Start of Block
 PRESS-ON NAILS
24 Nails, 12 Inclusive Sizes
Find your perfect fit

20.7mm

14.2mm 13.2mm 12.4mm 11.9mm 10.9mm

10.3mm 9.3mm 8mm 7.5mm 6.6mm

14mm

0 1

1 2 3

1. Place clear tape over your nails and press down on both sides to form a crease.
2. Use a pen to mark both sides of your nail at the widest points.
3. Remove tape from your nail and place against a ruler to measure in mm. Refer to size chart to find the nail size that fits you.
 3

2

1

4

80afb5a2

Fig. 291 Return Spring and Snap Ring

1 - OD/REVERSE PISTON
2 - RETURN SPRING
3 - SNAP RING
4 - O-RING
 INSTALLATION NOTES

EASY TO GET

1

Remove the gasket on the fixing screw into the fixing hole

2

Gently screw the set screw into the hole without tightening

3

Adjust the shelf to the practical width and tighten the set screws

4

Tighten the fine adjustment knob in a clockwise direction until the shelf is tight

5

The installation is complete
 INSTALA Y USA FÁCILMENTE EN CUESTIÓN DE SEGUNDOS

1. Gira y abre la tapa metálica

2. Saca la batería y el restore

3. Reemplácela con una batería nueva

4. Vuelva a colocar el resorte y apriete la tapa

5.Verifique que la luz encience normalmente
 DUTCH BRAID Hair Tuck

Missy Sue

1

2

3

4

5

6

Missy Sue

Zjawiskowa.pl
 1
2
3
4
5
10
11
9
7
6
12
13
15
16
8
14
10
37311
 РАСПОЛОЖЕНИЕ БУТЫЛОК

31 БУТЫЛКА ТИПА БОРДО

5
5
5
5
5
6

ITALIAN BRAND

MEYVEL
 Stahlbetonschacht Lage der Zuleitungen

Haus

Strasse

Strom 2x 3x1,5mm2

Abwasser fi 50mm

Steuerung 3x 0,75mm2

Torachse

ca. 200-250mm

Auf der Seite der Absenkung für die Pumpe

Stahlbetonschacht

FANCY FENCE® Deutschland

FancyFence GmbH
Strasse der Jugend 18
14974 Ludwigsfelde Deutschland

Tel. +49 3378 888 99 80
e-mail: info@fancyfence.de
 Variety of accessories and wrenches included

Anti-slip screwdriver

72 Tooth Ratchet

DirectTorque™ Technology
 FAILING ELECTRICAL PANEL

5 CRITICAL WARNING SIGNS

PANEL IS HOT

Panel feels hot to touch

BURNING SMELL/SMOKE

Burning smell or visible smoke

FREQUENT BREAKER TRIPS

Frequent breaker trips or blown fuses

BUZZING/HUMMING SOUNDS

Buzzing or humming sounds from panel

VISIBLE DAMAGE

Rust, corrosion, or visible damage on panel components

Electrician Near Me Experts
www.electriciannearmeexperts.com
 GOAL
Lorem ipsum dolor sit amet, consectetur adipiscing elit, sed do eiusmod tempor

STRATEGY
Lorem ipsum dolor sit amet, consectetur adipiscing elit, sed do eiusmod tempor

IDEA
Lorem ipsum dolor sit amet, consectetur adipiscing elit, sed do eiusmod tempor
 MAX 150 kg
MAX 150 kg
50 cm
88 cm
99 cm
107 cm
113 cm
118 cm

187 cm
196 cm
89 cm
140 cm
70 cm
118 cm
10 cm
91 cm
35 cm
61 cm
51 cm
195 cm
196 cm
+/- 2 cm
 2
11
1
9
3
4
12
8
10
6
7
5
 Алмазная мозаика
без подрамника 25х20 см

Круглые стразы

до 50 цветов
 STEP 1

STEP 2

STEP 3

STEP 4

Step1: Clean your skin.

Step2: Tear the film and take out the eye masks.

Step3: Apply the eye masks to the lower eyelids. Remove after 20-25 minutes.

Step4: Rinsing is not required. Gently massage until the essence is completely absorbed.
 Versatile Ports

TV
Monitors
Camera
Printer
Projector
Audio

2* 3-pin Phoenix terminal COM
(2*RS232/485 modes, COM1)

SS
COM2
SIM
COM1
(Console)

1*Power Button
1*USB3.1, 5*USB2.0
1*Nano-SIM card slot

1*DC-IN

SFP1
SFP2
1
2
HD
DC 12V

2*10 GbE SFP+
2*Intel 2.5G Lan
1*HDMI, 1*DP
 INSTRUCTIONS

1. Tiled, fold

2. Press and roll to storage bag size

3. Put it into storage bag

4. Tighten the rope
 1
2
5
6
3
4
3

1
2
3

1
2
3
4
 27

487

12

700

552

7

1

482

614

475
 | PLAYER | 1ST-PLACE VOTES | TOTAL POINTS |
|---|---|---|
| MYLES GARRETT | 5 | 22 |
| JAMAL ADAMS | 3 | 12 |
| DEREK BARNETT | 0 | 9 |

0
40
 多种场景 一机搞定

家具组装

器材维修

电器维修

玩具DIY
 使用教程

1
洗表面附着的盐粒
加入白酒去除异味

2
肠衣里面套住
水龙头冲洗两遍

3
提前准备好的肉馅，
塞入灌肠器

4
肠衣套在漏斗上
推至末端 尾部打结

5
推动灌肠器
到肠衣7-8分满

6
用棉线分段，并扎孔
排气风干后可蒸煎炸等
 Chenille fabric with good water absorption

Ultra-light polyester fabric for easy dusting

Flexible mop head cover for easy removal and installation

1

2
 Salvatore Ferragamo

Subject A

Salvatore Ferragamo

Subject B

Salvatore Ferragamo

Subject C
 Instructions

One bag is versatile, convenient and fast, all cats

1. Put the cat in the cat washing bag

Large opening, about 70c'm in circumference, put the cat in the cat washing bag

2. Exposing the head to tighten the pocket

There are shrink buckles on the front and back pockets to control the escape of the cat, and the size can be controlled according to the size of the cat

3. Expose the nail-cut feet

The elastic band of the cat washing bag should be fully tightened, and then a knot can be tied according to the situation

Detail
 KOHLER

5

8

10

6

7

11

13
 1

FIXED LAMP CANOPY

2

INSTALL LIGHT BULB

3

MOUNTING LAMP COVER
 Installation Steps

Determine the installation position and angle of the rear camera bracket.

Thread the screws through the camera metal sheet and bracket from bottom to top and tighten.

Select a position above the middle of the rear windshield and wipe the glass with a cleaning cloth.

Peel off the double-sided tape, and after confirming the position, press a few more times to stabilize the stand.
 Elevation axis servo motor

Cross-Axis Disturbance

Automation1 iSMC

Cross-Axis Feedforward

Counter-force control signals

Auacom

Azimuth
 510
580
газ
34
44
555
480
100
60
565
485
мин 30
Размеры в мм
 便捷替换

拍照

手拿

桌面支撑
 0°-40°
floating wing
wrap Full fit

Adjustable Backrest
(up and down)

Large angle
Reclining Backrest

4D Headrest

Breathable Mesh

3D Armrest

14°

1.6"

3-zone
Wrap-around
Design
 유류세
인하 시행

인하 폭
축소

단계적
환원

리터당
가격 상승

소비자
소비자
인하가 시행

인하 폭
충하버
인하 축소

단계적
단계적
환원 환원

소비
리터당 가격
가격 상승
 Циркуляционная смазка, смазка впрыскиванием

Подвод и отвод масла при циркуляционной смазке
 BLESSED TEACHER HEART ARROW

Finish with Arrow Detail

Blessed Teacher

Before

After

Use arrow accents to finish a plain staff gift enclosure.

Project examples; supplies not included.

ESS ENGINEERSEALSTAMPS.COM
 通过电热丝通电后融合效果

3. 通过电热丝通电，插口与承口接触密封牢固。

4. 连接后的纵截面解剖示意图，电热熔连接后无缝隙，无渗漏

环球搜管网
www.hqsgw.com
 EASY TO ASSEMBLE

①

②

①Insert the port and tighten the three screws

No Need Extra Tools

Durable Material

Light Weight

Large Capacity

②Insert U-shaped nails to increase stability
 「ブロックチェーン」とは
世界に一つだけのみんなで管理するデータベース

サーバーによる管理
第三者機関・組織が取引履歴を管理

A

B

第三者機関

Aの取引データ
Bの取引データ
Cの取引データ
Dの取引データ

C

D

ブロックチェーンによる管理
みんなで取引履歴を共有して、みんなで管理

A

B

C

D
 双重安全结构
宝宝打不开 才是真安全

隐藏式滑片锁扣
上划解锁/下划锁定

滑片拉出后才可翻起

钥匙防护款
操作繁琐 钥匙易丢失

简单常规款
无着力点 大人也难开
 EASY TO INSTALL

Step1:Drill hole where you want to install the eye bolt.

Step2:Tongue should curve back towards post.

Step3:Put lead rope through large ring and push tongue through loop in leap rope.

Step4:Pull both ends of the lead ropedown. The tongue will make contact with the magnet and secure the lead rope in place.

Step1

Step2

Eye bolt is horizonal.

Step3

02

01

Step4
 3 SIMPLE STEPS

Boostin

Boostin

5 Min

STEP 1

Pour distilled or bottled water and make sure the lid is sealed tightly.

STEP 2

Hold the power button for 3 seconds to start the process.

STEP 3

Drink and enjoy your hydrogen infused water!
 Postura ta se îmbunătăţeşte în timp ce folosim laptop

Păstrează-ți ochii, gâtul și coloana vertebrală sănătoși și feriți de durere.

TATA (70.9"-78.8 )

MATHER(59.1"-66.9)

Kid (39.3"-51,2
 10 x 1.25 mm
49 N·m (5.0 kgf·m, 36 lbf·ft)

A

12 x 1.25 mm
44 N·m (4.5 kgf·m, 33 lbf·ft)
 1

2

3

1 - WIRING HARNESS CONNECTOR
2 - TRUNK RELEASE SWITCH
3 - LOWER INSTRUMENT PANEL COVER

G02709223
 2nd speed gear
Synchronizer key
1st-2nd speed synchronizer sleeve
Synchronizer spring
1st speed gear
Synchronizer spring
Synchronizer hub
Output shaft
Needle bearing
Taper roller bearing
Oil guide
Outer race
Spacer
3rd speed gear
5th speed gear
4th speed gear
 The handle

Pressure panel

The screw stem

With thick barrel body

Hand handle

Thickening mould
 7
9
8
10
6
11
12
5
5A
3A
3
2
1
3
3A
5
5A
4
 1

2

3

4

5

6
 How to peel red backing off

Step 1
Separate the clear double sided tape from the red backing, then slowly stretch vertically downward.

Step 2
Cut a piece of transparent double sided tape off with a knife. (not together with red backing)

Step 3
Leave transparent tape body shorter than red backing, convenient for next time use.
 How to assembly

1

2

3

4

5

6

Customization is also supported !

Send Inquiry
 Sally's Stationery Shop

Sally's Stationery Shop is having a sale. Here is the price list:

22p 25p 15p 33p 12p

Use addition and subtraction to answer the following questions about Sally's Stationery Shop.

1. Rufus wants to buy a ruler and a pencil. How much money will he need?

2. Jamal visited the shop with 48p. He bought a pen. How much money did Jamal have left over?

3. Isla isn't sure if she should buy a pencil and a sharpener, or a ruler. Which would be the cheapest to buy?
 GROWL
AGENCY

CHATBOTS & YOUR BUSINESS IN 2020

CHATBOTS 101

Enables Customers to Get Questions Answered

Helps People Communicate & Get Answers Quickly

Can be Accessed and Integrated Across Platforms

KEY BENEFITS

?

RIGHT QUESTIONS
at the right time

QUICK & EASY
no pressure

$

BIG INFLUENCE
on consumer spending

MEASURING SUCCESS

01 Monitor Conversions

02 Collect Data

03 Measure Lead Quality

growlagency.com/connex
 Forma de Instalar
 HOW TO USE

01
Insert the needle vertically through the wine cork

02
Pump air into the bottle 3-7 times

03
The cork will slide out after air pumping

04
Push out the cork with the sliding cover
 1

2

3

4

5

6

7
End of Block
WORK REQUIRED
Find each line above with the string "Deutschland", then report how many there are. Write only the number.

SOLUTION TO THIS EXERCISE
2